Ich werde GroKoVerhandlungen NICHT zustimmen. Es kann nicht angehen, dass wir uns dieser GlyphosatLobbyOrganisation namens csU in einer wie auch immer gearteten zu Füßen legen. Alle mir bekannten GenossInnen haben sich hier in Nds. auch bereits entsprechend geäußert. Da kann auch die Zustimmung von MP Weil nichts mehr dran ändern!
adissu 14.01.2018
5. Man kann nur hoffen, ...
dass es nicht noch eine GroKo gibt. Die SPD würde dafür in vier Jahren eine noch größere Niederlagen hinnehmen müssen, insbesondere der rechte Rand (AFT) würde noch stärker im nächsten Bundestag vertreten sein, weil die Leute weitere vier Jahre in ihre Meinung gefestigt wurden, dass es „die da oben“ immer noch nicht kapiert haben. Und trauriger Weise ist es auch genauso. Ich fand den Schritt der SPD nach den Wahlen mutig, einer weiteren GroKo abzusagen. Wenn sie von diesem Kurs wieder abweichen, verlieren sie vollends an Glaubwürdigkeit.
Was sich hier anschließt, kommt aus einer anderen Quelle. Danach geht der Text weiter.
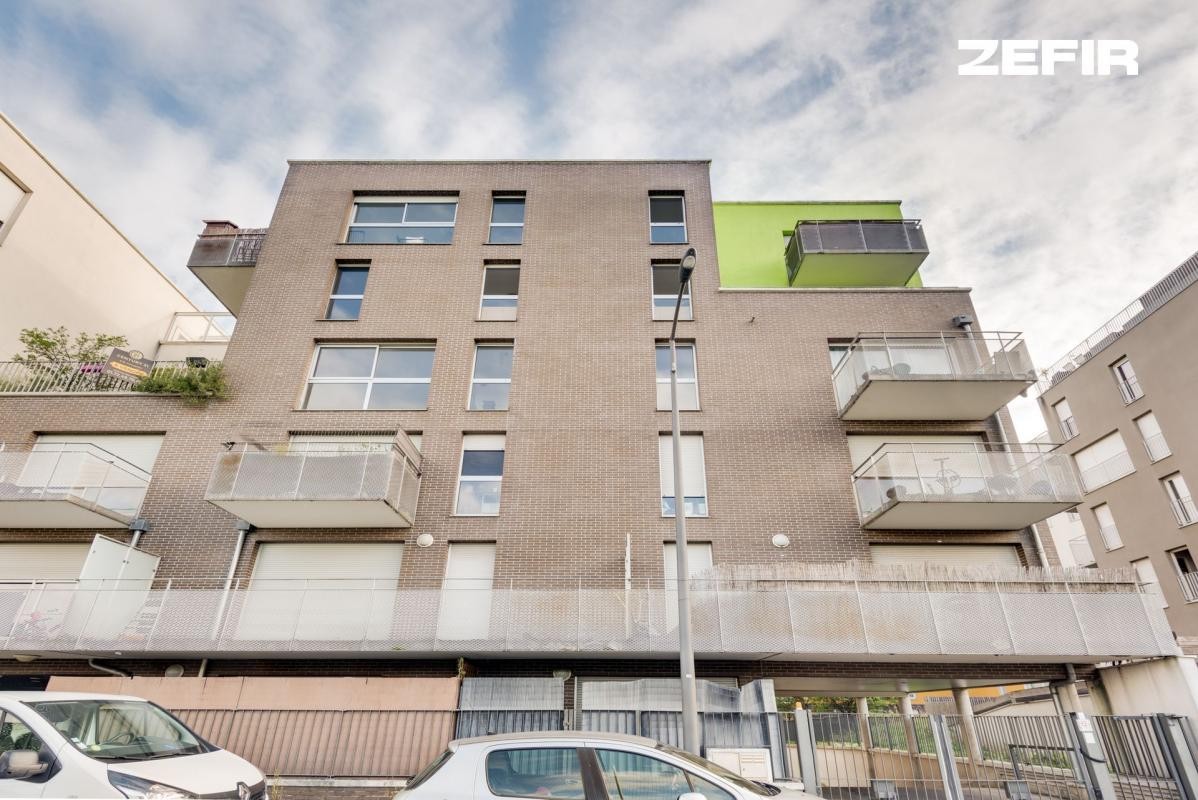 Vente Appartement à Bobigny 4 pièces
Ich fände im Moment das folgende Szenario das richtige: 1. die CDU/CSU bilden eine Minderheitenregierung und müssen für ihre Gesetzesvorschläge um Mehrheiten werben. Damit wäre dann auch dem Fraktionszwang, der in letzter Zeit so häufig genutzt wird, ein Stück weit entmachtet und Der ganze Schwachsinn aus Bayern würde an Bedeutung verlieren. 2. die CDU trennt sich nach Ablauf dieser Legislaturperiode von der CS und ermöglicht die Wahl der CDU in Bayern. Damit wäre dann auch all den unsäglichen Nervereien aus Bayern ein Ende gesetzt. Das wäre mal wirklich ein politischer Neuanfang in Deutschland!!!